В свою очередь Иван Алексеевич показал гостям «Житие Антония Киевского» с личной печатью Грозного, поведал необычную историю приобретения книги и прочитал обнаруженное в ней письмо, адресованное, судя по всему, Алексею Васильевичу Неелову – отцу Федора Неелова. Удалось выяснить, что автор письма – Платон Яковлевич Актов, происхождение богатой книжной коллекции которого вызывало недоумение его современников. Из письма следовало, что Актов обнаружил библиотеку московских государей, местоположение которой было зашифровано в двух книгах – житиях Антония Киевского и Евфросинии Суздальской.

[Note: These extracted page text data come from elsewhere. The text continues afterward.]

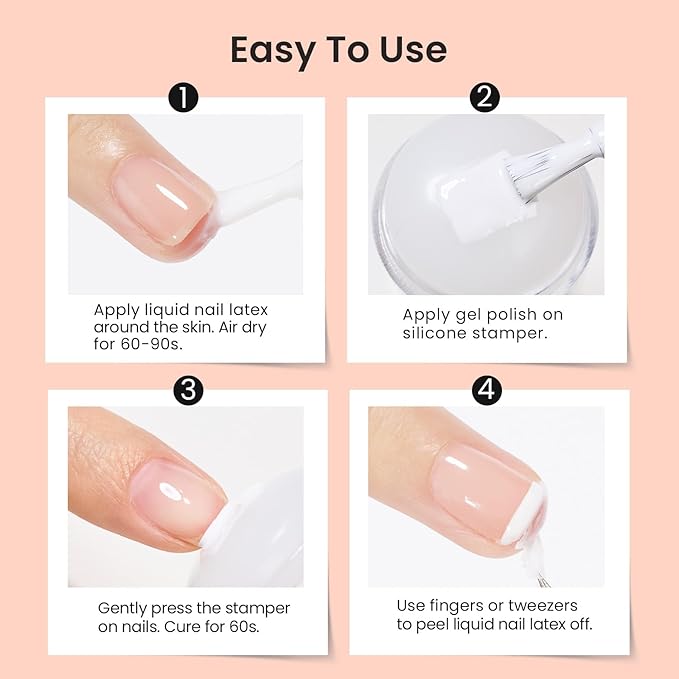 Easy To Use

1

Apply liquid nail latex around the skin. Air dry for 60-90s.

2

Apply gel polish on silicone stamper.

3

Gently press the stamper on nails. Cure for 60s.

4

Use fingers or tweezers to peel liquid nail latex off.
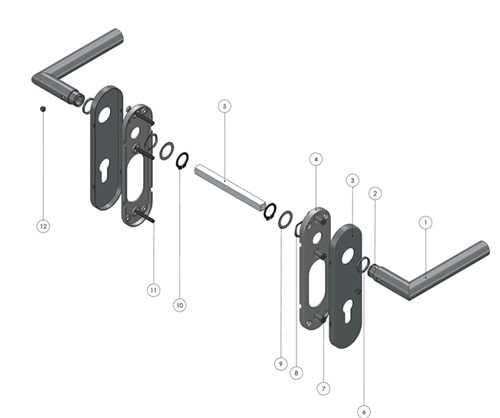 5
4
3
2
1
12
11
10
9
8
7
6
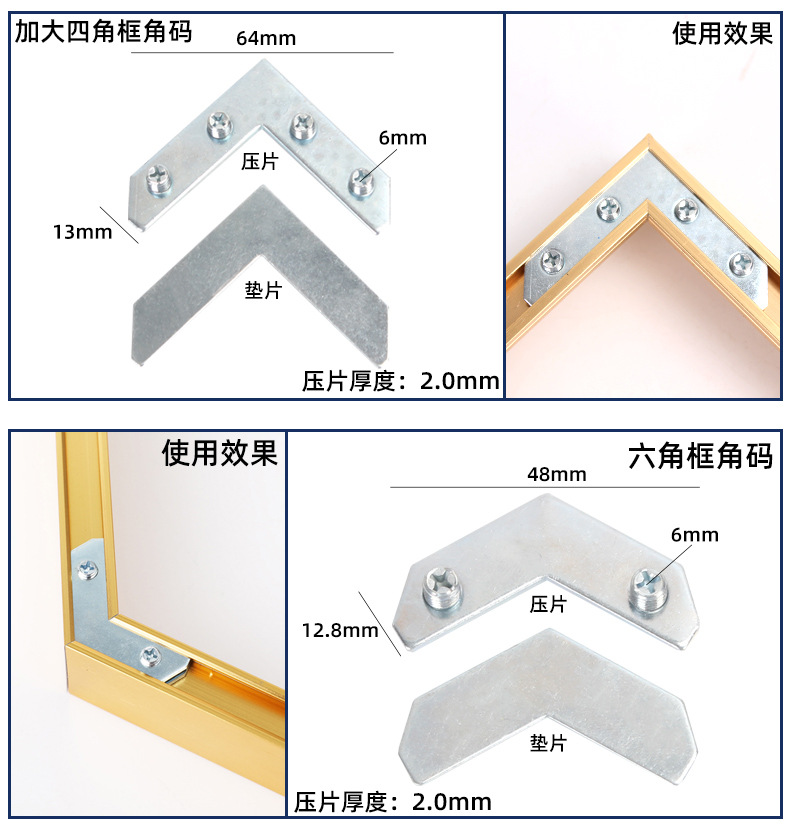 加大四角框角码

64mm

6mm

压片

13mm

垫片

压片厚度：2.0mm

使用效果

使用效果

六角框角码

48mm

6mm

压片

12.8mm

垫片

压片厚度：2.0mm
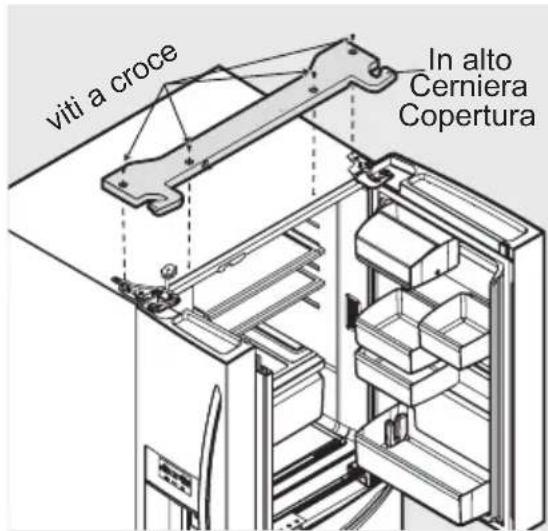 viti a croce

In alto
Cerniera
Copertura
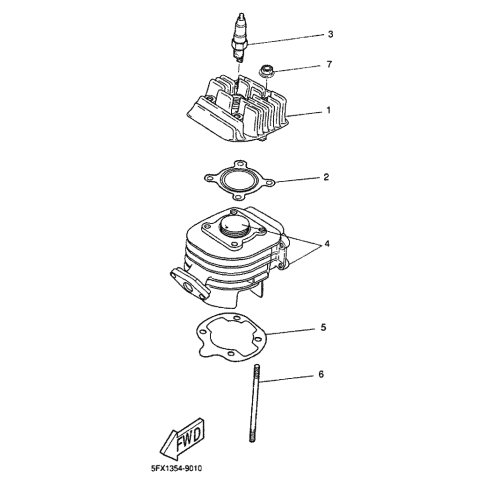 3

7

1

2

4

5

6

FWD

5FX1354-9010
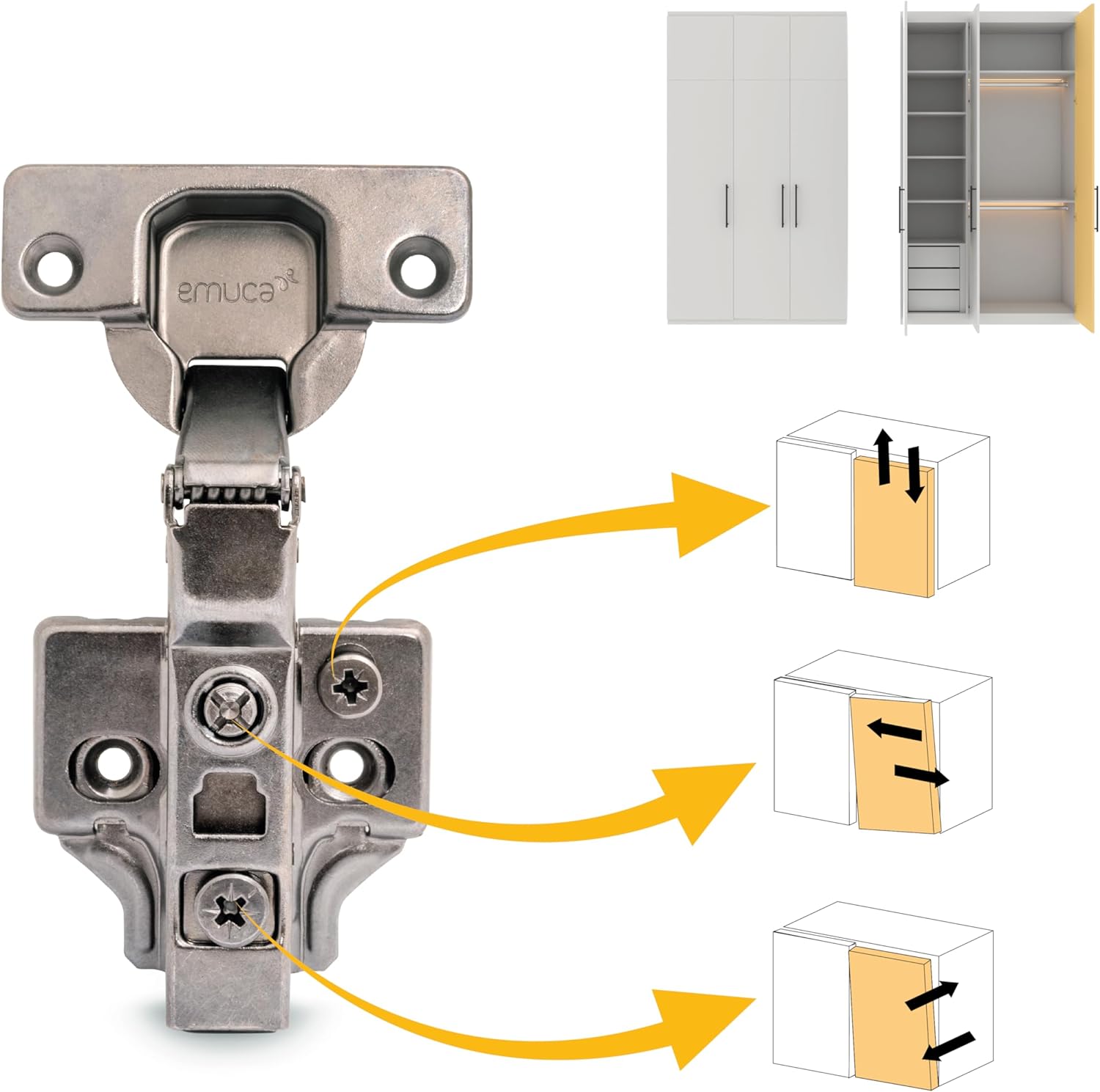 emuca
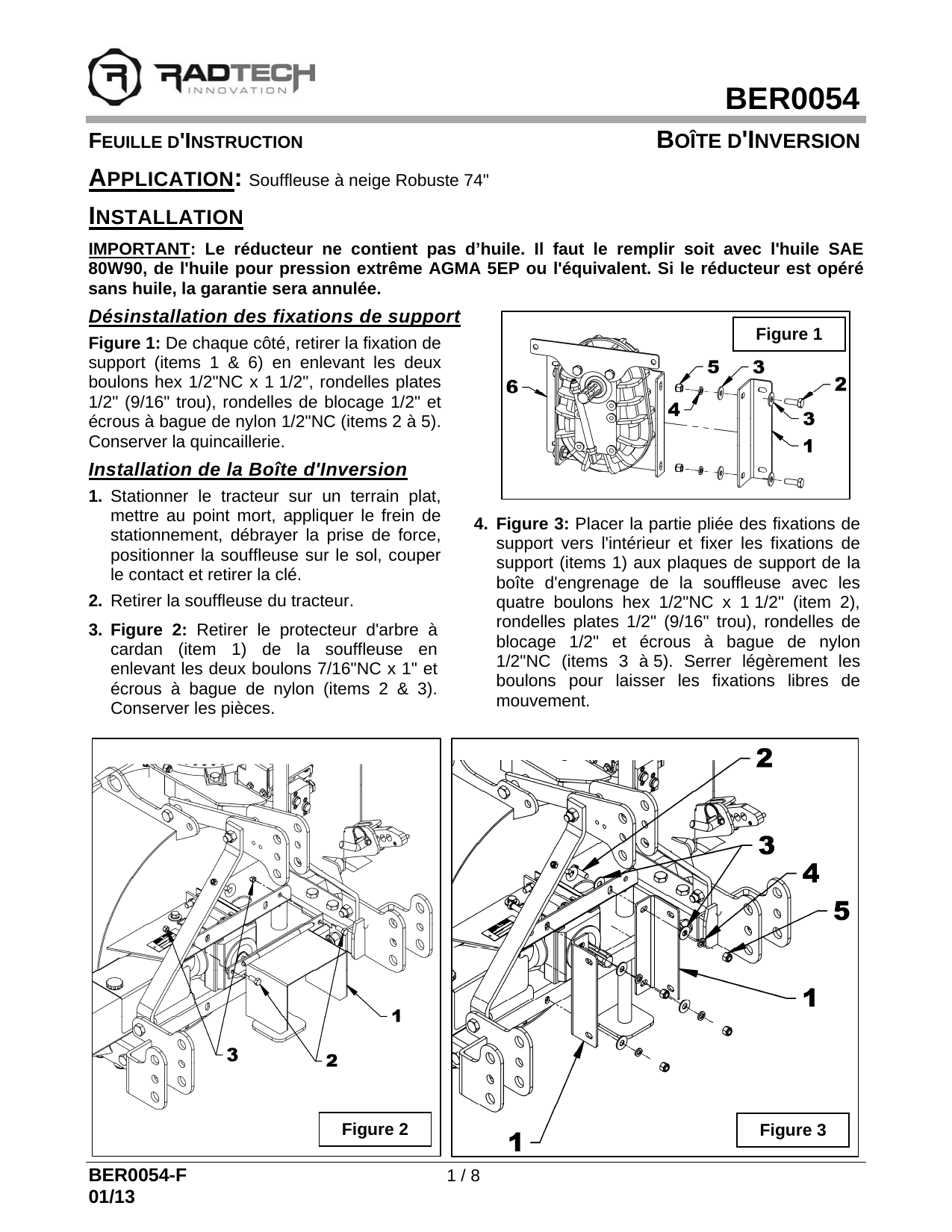 RADTECH
INNOVATION

BER0054

FEUILLE D'INSTRUCTION

BOÎTE D'INVERSION

APPLICATION: Souffleuse à neige Robuste 74"

INSTALLATION

IMPORTANT: Le réducteur ne contient pas d'huile. Il faut le remplir soit avec l'huile SAE 80W90, de l'huile pour pression extrême AGMA 5EP ou l'équivalent. Si le réducteur est opéré sans huile, la garantie sera annulée.

Désinstallation des fixations de support

Figure 1: De chaque côté, retirer la fixation de support (items 1 & 6) en enlevant les deux boulons hex 1/2"NC x 1 1/2", rondelles plates 1/2" (9/16" trou), rondelles de blocage 1/2" et écrous à bague de nylon 1/2"NC (items 2 à 5). Conserver la quincaillerie.

Installation de la Boîte d'Inversion

1. Stationner le tracteur sur un terrain plat, mettre au point mort, appliquer le frein de stationnement, débrayer la prise de force, positionner la souffleuse sur le sol, couper le contact et retirer la clé.

2. Retirer la souffleuse du tracteur.

3. Figure 2: Retirer le protecteur d'arbre à cardan (item 1) de la souffleuse en enlevant les deux boulons 7/16"NC x 1" et écrous à bague de nylon (items 2 & 3). Conserver les pièces.

Figure 1
6
5
3
2
4
3
1

4. Figure 3: Placer la partie pliée des fixations de support vers l'intérieur et fixer les fixations de support (items 1) aux plaques de support de la boîte d'engrenage de la souffleuse avec les quatre boulons hex 1/2"NC x 1 1/2" (item 2), rondelles plates 1/2" (9/16" trou), rondelles de blocage 1/2" et écrous à bague de nylon 1/2"NC (items 3 à 5). Serrer légèrement les boulons pour laisser les fixations libres de mouvement.

1
3
2
Figure 2

2
3
4
5
1
1
Figure 3

BER0054-F
01/13

1 / 8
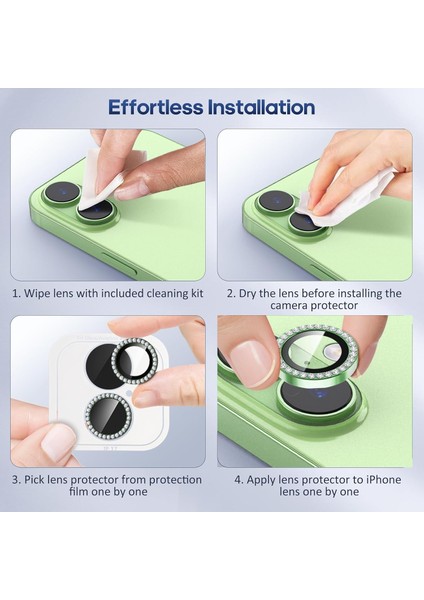 Effortless Installation

1. Wipe lens with included cleaning kit

2. Dry the lens before installing the camera protector

3. Pick lens protector from protection film one by one

4. Apply lens protector to iPhone lens one by one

В том же письме сообщалось, что часть книг из царской книгохранительницы Актов отправил Неелову. Вероятно, именно эти книги и были найдены в Петровском, в тайнике под часовней Нееловых, а среди них – книга Артынова, давшая толчок разговору о загадочном коллекционере Актове и таинственной библиотеке московских государей.
Казалось бы, этот разговор носил чисто познавательный интерес, но неожиданно он получил криминальное продолжение – в ту же ночь в квартиру Ивана Алексеевича забрался вор, чтобы похитить упоминавшееся в разговоре за столом «Житие Антония Киевского». Но похититель не знал, что сразу после юбилея это житие было отдано Михаилу Николаевичу Окладину, поэтому по ошибке взял другую книгу, похожую по внешнему виду и никакой ценности не представлявшую.
Утром этого же дня произошло еще одно событие: отправляясь в Петровское, чтобы навестить родителей, а заодно попытаться расследовать обстоятельства находки под часовней сундука с книгами, среди которых были найдены «Воспоминания» Артынова, мой друг случайно встретил на вокзале также присутствующую на юбилее Марину – сотрудницу Ярославского музея.
Заинтересовавшись историей сундука с книгами, Марина предложила встретиться на обратном пути, чтобы узнать, чем закончится поездка, что удастся выяснить о судьбе этой находки.
Сделав в Ростове остановку, мой друг посетил Анну Николаевну Окладину, и на карте города они нашли дом, где столетие назад велись поиски каких-то сокровищ, которые упоминались в «Воспоминаниях» Артынова. На первый взгляд эта деталь кажется незначительной, но и она сыграет в последующих событиях немаловажную роль.